Yamamoto’s oeuvre has undeniably evolved over the past decade. He became known for his small prints – delicate objects that fit in the palm of ones hand or wallet so they could be carried around like a talisman – but in recent years his photographs have undergone an increase in scale. Whereas in earlier exhibitions his prints were mounted directly on the wall in meandering constellations in which each image was part of a larger story, the works are now more self-contained and the physical relation between the viewer and the photographic object has somewhat shifted to the background. However, the basic thought of Yamamoto’s artistic vision – the connection with nature and the attention to the subtle things that surround us and tell us more about elements of the universe that are invisible to us – have remained the same.
Read the full press release here (ENG).
Lees de volledige perstekst hier (NL).
Masao Yamamoto
Masao Yamamoto was born in 1957 in Gamagori, Japan and started photographing when he was 16 years old. After studying plastic arts and painting, he decided in the 1980s to focus exclusively on photography. His oeuvre is praised among an international audience, with solo exhibitions at institutions such as the Kiyosato Museum of Photographic Arts in Yamanashi (2019), the Alfred Ehrhardt Stiftung in Berlin (2018), the Museo Oscar Niemeyer in Brazil (2017), the Schloss Bonndorf in Germany (2017), the Centoro Nimeyer in Avilés (2016), the Forum für Fotografie in Cologne (2009) and The Print Center in Philadelphia (2008) and group shows in the FOMU in Antwerp (2015), la Maison Européenne de la Photographie in Paris (2017) and the George Eastman Museum in New York (2006). His work is included in prominent collections such as the Philadelphia Museum of Art, The National Gallery of Canada, The Museum of Fine Arts in Houston, The International Center of Photography (ICP) in New York, the Victoria & Albert Museum in London, the Sir Elton John Collection, la Maison Européenne de la Photographie in Paris and La Fondation d’entreprise Hermès in Paris.
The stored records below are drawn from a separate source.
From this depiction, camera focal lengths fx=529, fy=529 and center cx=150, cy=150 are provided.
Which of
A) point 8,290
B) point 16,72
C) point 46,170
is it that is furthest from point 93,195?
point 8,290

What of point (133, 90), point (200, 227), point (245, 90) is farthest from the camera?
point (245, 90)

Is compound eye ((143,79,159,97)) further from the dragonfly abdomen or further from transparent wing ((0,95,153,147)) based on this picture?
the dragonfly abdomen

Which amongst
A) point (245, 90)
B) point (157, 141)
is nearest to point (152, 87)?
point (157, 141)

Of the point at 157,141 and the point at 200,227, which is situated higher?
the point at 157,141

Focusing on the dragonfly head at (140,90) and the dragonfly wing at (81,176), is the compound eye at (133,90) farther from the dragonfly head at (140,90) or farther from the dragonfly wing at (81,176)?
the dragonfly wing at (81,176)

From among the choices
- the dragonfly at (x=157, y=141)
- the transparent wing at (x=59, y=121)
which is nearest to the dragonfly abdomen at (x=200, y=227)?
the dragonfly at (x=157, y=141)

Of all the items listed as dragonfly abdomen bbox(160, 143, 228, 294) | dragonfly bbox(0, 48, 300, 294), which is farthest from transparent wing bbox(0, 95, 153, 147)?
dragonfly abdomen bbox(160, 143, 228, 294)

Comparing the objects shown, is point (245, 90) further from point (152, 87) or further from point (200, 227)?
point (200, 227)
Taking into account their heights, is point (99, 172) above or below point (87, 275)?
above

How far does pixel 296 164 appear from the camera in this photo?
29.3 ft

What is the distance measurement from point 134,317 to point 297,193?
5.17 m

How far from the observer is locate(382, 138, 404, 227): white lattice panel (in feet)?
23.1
Monographs include a.o. ’Kurayami’ (Ikki Books, 2023), ‘Sasanami’ (Ikki Books, 2020), ‘Tori’ (Radius Books, 2016), ‘Fujsan’ (Nazraeli Press, 2008), ’é’ (Nazraeli Press, 2005), ‘Omizuao’ (Nazraeli Press, 2003), ‘Nakazora’ (Nazraeli Press, 2001) and ‘A Box of Ku’ (Nazraeli Press, 1998).
biography
Born in Aichi, Japan in 1957
Lives and works in Japan
A box of Ku
Vast landscapes, societies, countries and space are all made from smaller parts.
These small things not only exist as elements that make up the whole; they each have their own story, as everyone has their own life. Under the rock there are thousands of baby ants being born, caterpillars eating leaves, birds that are attacked by cats – small events are taking place in the continuous flow of time.
Searching for beauty within these easily overlooked small events.
Nakazora
It represents a broader space than A Box of Ku. The space between sky and earth, the place where birds, etc. fly. Empty air.. An internal hollowness. Vague. Hollow. Around the center of the sky. Emptiness. A state when feet do not touch the ground. Inattentiveness. The inability to decide between two things. Midway. The center of the sky (the zenith). A Buddhist term.
KAWA = FLOW
This serie is about the world where we are and the world where we go to in the future. Although we seem to be connected continually there is a rupture between us in the present and those that went before us or that come next.
I tried to perceive this rupture as a KAWA (FLOW, river) that divides a plain
and expressed the resulting reflections in this works
La vie simple
This series was shot in a small village in Ardèche, France between 2013 and 2019. Yamamoto was invited to the village several times to photograph the daily life of the villagers while staying at a local couple’s home who runs a cultural institution in the village.